Last but not least, we can use sets for search indexing — storing elements and then quickly checking if a given element is present in the set, all in log(n) time. We already saw this in action when we used the find function to erase elements from our set. It returns the iterator if the value is there, and if it’s not, find points to the position following the end position.

As we’ve seen, sets can be useful in a variety of circumstances. But let’s look at some cases where they are better avoided.

## When To Avoid Using a Set in C++

There are some circumstances under which using a set is not ideal. If a key-value store could work better for you than a key alone, consider using a map. And if you need to store two values together as a single unit, using a set of pairs is another option.

Another situation in which to avoid using a set is if you’d like to access elements by their position in the data structure, rather than by the value itself. In that case, a vector may be a handier option.

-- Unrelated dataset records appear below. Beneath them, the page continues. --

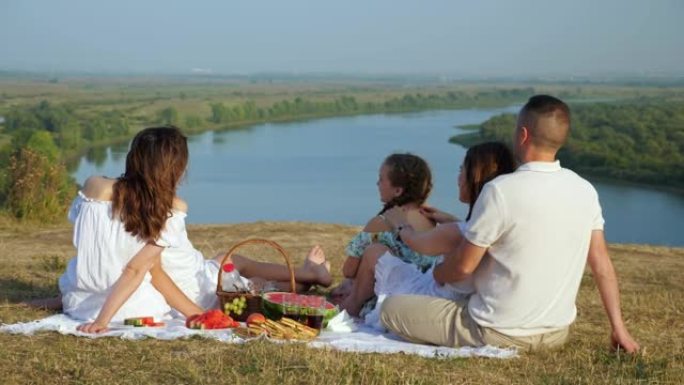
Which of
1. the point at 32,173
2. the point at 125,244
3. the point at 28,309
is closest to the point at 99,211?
the point at 125,244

## Optional Parameters in C++ Sets

Several data structures in C++ can, upon instantiation, be passed an optional second parameter that influences an underlying attribute of that container. For example, a queue can be passed an underlying container that defaults to a vector when not invoked.

Sets, too, can take a second argument — a compare function. This compare function returns true if the first argument precedes the second argument in the strict weak ordering defined, otherwise returning false. When we look at the definition of a C++ set, we can see the default function for the compare object:

``````template<
class Key,
class Compare = std::less<Key>,
class Allocator = std::allocator<Key>
> class set;``````

It defaults to less, a function that behaves like the less-than operator by sorting a and b using a<b. So, what if we wanted our set to be ordered from greatest to least, instead of least to greatest? All we need to do is pass the built-in greater function as the second argument to our set:

``````// create set with numbers in ascending order
set<int, greater<int>> descending_set{1,2,3,4};

// print
for (it=descending_set.begin(); it!=descending_set.end(); ++it)
cout << ' ' << *it;
cout << '\n';
// output: 4 3 2 1``````

When we print each element, we can see that the numbers now descend. We can even create our own custom compare function, as long as it follows the rule of returning a boolean value.